Major League Baseball is preparing to host its All-Star game Tuesday, and roughly one-third of the players who will be in Anaheim are African American and Latino. Hispanic and African American players typically make up a third of all those playing major-league ball, with hundreds more in the minors. Given the diversity of today's game, it is especially frustrating that baseball Commissioner Bud Selig remains silent about the nightmare next year's All-Star game could pose for millions of Americans.
Major League Baseball is scheduled to play its 2011 All-Star Game in Phoenix, where discrimination and racial profiling will effectively be sanctioned by SB1070, Arizona's controversial new immigration law.
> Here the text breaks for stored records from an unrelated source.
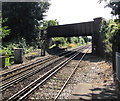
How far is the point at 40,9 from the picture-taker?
3841 centimetres

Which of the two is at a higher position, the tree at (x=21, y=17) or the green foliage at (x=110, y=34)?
the tree at (x=21, y=17)

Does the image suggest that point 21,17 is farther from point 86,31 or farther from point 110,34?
point 110,34

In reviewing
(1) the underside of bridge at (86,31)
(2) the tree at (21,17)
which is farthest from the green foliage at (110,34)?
(2) the tree at (21,17)

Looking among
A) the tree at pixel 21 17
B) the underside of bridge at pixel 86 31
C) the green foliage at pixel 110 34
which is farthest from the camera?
the tree at pixel 21 17

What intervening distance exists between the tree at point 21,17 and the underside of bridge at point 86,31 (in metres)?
5.58

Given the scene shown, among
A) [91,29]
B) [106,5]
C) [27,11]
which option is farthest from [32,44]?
[106,5]

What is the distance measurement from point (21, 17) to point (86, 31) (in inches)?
559

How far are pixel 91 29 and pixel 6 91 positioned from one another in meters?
26.8

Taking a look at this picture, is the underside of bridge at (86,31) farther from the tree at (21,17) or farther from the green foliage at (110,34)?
the green foliage at (110,34)

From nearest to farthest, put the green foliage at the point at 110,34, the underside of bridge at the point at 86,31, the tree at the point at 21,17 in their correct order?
the green foliage at the point at 110,34
the underside of bridge at the point at 86,31
the tree at the point at 21,17

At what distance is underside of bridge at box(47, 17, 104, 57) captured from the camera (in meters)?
28.9

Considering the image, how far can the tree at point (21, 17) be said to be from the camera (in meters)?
35.3

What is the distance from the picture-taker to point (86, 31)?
1324 inches

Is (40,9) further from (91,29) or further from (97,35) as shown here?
(97,35)
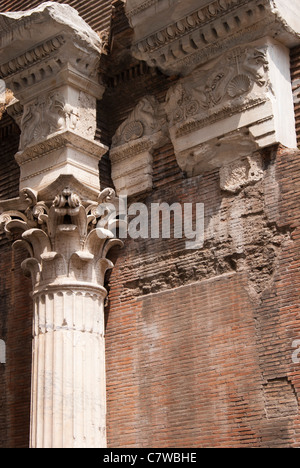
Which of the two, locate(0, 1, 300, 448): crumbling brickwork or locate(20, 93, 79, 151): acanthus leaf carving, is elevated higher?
locate(20, 93, 79, 151): acanthus leaf carving

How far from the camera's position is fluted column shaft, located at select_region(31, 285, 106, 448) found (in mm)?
8406

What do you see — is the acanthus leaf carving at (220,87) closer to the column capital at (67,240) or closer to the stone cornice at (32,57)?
the column capital at (67,240)

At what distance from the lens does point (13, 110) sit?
10.5 metres

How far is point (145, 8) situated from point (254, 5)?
1237 millimetres

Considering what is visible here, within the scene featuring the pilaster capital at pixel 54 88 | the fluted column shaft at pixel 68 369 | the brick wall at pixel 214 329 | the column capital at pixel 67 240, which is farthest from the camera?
the pilaster capital at pixel 54 88

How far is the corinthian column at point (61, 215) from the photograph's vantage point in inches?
337

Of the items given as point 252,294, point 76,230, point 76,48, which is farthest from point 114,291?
point 76,48

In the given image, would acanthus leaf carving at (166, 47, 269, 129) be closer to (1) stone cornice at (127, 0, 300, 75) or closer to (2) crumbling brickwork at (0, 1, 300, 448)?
(1) stone cornice at (127, 0, 300, 75)

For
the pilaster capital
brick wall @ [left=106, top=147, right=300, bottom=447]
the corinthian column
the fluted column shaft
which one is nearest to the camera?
brick wall @ [left=106, top=147, right=300, bottom=447]

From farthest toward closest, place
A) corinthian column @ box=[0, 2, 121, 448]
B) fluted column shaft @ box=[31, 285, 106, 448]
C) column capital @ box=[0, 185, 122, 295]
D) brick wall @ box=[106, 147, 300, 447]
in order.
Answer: column capital @ box=[0, 185, 122, 295] < corinthian column @ box=[0, 2, 121, 448] < fluted column shaft @ box=[31, 285, 106, 448] < brick wall @ box=[106, 147, 300, 447]

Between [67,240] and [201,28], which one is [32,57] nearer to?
[201,28]

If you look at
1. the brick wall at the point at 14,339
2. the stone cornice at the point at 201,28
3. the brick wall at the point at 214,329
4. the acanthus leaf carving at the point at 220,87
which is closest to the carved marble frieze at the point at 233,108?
the acanthus leaf carving at the point at 220,87

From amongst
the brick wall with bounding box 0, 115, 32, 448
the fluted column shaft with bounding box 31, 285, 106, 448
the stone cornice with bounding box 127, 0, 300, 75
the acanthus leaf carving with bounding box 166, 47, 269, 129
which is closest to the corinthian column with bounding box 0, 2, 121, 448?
the fluted column shaft with bounding box 31, 285, 106, 448

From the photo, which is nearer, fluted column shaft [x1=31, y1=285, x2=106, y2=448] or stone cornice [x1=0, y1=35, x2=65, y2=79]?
fluted column shaft [x1=31, y1=285, x2=106, y2=448]
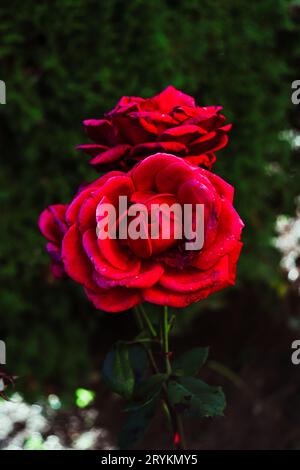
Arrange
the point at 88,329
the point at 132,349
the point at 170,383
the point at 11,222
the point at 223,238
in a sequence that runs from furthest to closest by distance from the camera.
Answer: the point at 88,329 → the point at 11,222 → the point at 132,349 → the point at 170,383 → the point at 223,238

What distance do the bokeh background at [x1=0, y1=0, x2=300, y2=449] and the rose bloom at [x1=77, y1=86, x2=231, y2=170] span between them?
1244 mm

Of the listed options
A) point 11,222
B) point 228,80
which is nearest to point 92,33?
point 228,80

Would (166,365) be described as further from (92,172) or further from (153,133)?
(92,172)

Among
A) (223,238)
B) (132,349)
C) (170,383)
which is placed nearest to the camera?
(223,238)

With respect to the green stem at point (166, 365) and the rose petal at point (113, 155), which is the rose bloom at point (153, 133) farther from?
the green stem at point (166, 365)

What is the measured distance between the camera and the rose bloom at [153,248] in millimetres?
696

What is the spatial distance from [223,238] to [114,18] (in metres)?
1.51

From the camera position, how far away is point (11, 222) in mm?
2051

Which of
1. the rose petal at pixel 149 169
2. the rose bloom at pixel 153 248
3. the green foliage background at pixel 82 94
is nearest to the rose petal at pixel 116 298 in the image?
the rose bloom at pixel 153 248

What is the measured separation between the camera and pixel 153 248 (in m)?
0.72

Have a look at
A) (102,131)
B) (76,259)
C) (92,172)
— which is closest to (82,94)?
(92,172)

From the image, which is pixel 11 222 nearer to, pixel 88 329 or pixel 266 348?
pixel 88 329

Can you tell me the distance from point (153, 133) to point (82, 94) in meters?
1.31

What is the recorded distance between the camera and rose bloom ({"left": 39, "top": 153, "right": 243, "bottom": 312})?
2.28ft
Unless the league acts, next year our favorite all-stars could enter a hostile environment, and the families, friends and fans of a third of the players could be treated as second-class citizens because of their skin color or the way they speak.
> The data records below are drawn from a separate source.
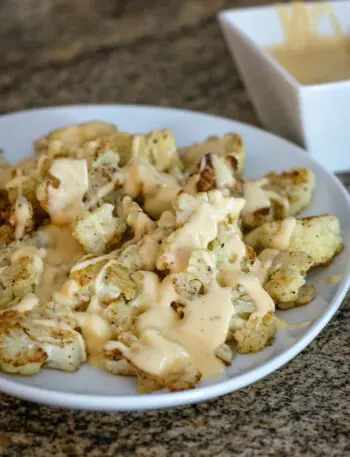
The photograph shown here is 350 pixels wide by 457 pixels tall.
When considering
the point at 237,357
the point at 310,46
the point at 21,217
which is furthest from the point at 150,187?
the point at 310,46

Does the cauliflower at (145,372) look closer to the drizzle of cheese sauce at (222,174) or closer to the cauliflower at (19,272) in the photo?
the cauliflower at (19,272)

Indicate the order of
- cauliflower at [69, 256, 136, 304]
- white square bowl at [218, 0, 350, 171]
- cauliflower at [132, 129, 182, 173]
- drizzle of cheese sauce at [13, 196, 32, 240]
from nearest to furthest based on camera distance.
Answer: cauliflower at [69, 256, 136, 304]
drizzle of cheese sauce at [13, 196, 32, 240]
cauliflower at [132, 129, 182, 173]
white square bowl at [218, 0, 350, 171]

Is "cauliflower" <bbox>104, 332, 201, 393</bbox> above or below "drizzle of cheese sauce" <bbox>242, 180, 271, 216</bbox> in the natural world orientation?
below

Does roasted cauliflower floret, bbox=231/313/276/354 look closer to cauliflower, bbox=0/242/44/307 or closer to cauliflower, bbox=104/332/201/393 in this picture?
cauliflower, bbox=104/332/201/393

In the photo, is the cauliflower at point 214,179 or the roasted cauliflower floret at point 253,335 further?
the cauliflower at point 214,179

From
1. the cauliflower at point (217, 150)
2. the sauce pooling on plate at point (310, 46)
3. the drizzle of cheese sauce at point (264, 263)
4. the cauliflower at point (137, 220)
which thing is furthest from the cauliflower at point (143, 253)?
the sauce pooling on plate at point (310, 46)

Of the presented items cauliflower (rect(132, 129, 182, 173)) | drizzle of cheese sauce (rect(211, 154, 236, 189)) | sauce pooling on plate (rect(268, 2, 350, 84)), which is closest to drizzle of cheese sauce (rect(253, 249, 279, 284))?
drizzle of cheese sauce (rect(211, 154, 236, 189))

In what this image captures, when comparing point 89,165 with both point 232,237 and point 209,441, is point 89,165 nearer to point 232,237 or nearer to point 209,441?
point 232,237
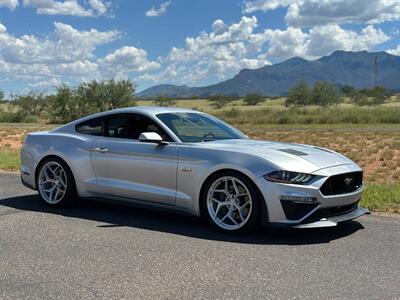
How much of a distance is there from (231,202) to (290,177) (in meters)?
0.77

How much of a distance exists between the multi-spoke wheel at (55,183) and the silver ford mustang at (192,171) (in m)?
0.01

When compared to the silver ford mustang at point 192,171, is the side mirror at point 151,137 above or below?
above

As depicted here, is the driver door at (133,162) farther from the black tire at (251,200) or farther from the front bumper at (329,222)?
the front bumper at (329,222)

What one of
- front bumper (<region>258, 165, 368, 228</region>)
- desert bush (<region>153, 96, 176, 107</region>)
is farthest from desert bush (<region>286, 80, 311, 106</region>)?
front bumper (<region>258, 165, 368, 228</region>)

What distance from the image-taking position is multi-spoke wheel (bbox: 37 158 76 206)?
7660 millimetres

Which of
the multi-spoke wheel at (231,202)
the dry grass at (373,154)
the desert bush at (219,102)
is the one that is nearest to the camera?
the multi-spoke wheel at (231,202)

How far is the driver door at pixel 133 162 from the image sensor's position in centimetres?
666

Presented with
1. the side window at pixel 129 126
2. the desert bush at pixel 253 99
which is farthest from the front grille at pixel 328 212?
the desert bush at pixel 253 99

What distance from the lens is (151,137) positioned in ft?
21.7

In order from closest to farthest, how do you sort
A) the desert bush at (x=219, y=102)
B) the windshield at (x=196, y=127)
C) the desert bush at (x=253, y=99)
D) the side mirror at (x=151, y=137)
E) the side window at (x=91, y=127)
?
the side mirror at (x=151, y=137)
the windshield at (x=196, y=127)
the side window at (x=91, y=127)
the desert bush at (x=219, y=102)
the desert bush at (x=253, y=99)

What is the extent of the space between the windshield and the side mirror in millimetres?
258

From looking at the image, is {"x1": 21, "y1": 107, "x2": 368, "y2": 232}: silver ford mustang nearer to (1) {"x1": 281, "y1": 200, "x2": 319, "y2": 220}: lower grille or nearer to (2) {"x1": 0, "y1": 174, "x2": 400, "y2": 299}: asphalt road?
(1) {"x1": 281, "y1": 200, "x2": 319, "y2": 220}: lower grille

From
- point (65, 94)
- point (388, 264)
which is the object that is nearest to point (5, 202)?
point (388, 264)

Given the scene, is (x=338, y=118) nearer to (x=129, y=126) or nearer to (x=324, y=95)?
(x=324, y=95)
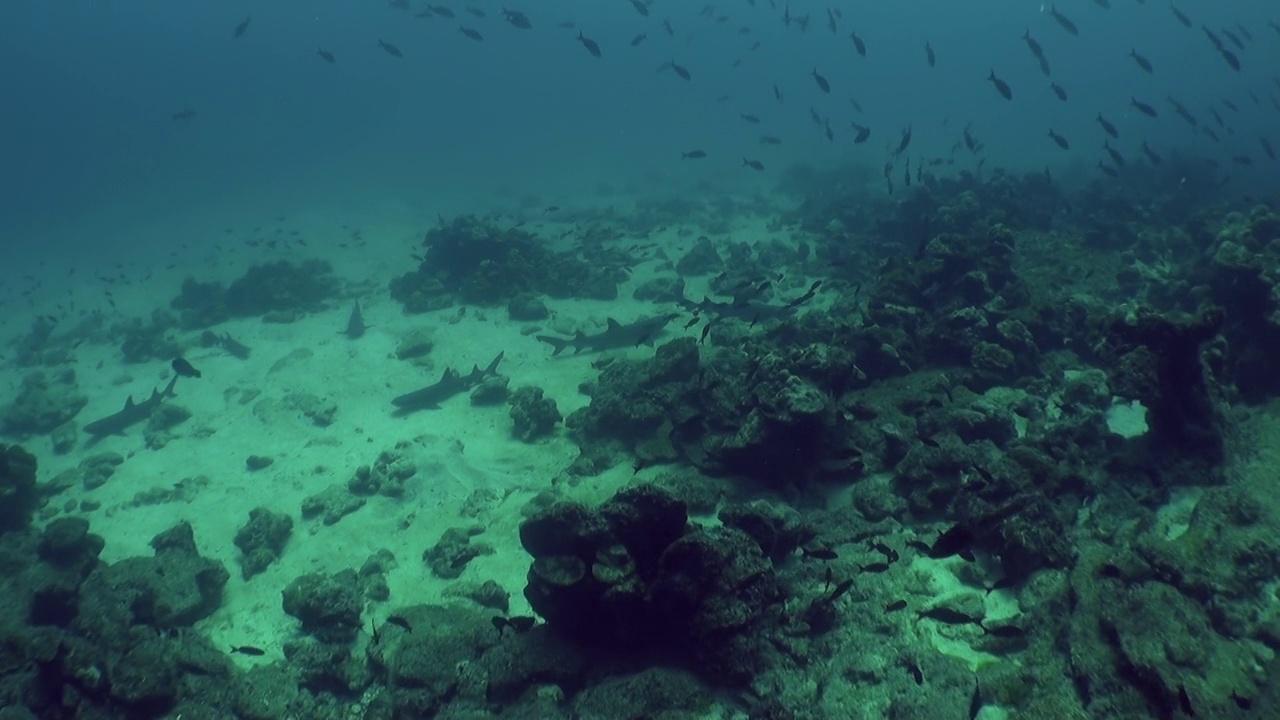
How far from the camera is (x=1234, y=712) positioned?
5.09m

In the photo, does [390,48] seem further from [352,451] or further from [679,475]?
[679,475]

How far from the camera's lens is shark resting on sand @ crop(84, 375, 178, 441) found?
17.3m

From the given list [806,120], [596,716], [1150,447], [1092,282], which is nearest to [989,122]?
[806,120]

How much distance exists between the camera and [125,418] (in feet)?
57.6

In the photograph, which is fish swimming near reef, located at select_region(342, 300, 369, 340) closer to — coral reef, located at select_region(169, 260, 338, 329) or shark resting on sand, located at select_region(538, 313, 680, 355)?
coral reef, located at select_region(169, 260, 338, 329)

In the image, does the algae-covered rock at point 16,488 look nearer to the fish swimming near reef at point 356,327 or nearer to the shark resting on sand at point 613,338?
the fish swimming near reef at point 356,327

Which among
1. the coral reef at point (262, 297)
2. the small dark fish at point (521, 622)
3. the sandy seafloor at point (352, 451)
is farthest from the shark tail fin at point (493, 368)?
the coral reef at point (262, 297)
This law isn't about solving the immigration issue; it's about scapegoating, an established practice in Arizona. For years, law enforcement agencies have criticized the Maricopa County sheriff's office for not serving felony arrest warrants in favor of conducting "saturation" sweeps in which hundreds of Latinos have been indiscriminately arrested in order to find undocumented immigrants. Phoenix Mayor Phil Gordon has stated that "citizens are being stopped because they are brown," and in a letter to the Justice Department he asked for a federal investigation into Maricopa County Sheriff Joe Arpaio based on his "pattern and practice of conduct that includes discriminatory harassment, improper stops, searches, and arrests." And this was before SB1070 became law.
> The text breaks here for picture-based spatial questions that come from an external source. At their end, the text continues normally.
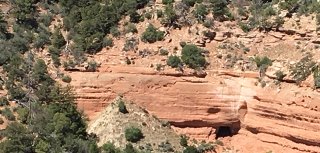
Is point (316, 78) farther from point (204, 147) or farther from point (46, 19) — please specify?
point (46, 19)

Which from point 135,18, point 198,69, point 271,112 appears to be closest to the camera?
point 271,112

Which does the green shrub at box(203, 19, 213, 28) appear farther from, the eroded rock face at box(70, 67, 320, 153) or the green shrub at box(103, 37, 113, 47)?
the green shrub at box(103, 37, 113, 47)

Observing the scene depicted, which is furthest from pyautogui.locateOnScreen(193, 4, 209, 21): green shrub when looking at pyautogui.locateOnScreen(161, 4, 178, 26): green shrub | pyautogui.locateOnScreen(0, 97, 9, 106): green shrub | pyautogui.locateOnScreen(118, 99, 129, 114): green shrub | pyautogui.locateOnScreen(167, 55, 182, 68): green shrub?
pyautogui.locateOnScreen(0, 97, 9, 106): green shrub

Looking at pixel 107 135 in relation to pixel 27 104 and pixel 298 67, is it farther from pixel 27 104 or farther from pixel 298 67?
pixel 298 67

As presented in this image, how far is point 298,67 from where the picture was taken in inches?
2041

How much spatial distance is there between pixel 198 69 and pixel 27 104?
13.1m

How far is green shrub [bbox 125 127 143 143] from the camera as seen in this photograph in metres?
52.7

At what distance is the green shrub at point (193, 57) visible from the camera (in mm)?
54906

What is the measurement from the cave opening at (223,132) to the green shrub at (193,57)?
522 centimetres

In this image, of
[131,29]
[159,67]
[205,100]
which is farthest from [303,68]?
[131,29]

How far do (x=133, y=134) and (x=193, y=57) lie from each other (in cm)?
762

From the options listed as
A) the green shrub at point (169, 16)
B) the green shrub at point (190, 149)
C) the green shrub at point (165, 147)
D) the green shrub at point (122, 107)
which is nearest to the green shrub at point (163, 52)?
Answer: the green shrub at point (169, 16)

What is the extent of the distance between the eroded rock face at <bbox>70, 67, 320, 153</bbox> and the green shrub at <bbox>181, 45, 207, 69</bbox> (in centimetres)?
106

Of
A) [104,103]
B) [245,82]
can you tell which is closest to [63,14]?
[104,103]
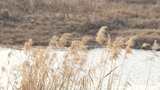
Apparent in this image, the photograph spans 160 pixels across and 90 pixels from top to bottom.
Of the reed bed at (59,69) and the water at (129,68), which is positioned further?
the water at (129,68)

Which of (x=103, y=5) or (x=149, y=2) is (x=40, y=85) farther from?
(x=149, y=2)

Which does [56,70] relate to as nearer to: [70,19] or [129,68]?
[129,68]

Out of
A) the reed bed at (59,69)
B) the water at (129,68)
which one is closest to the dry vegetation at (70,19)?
the water at (129,68)

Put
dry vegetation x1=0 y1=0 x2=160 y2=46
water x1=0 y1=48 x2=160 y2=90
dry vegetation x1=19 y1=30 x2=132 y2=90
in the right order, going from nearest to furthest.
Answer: dry vegetation x1=19 y1=30 x2=132 y2=90 → water x1=0 y1=48 x2=160 y2=90 → dry vegetation x1=0 y1=0 x2=160 y2=46

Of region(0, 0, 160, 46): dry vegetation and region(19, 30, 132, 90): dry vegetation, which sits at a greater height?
region(19, 30, 132, 90): dry vegetation

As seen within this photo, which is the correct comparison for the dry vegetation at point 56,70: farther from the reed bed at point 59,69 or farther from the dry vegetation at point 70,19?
the dry vegetation at point 70,19

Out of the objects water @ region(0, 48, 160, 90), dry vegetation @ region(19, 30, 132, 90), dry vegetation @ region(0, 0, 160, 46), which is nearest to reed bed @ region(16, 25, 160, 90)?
dry vegetation @ region(19, 30, 132, 90)

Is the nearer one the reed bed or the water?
the reed bed

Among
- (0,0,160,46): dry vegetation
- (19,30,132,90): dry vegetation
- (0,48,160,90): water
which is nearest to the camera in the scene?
(19,30,132,90): dry vegetation

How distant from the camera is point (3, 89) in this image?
6.78m

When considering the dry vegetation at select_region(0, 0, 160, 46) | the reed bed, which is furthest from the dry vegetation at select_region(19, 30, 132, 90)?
the dry vegetation at select_region(0, 0, 160, 46)

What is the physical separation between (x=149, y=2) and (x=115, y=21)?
15.3ft

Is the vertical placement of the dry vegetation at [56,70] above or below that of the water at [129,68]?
above

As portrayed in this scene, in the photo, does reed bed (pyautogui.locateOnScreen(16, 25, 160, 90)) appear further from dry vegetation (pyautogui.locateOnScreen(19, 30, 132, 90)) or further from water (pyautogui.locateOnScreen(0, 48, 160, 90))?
water (pyautogui.locateOnScreen(0, 48, 160, 90))
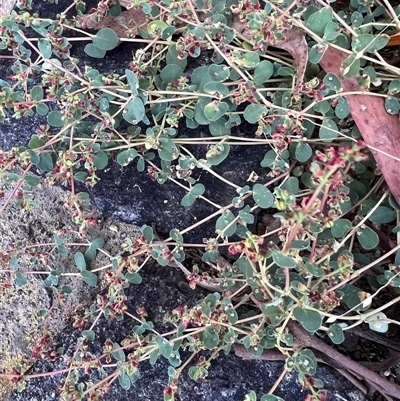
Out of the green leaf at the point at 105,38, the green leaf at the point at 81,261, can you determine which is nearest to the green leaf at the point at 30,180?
the green leaf at the point at 81,261

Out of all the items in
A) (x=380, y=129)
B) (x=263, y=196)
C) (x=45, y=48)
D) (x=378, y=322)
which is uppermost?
(x=45, y=48)

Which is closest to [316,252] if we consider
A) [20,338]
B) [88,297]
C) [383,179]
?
[383,179]

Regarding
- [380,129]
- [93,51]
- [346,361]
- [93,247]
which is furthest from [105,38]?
[346,361]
What is happening in Arizona is a regression from the freedoms we hold dear and a violation of our civil rights and fundamental values. We are not asking Selig to weigh in on immigration policy; we are asking him to take a stand against bigotry and intolerance. Despite being petitioned by numerous members of Congress and civil rights, labor and social justice groups, Selig has not adequately addressed the issue.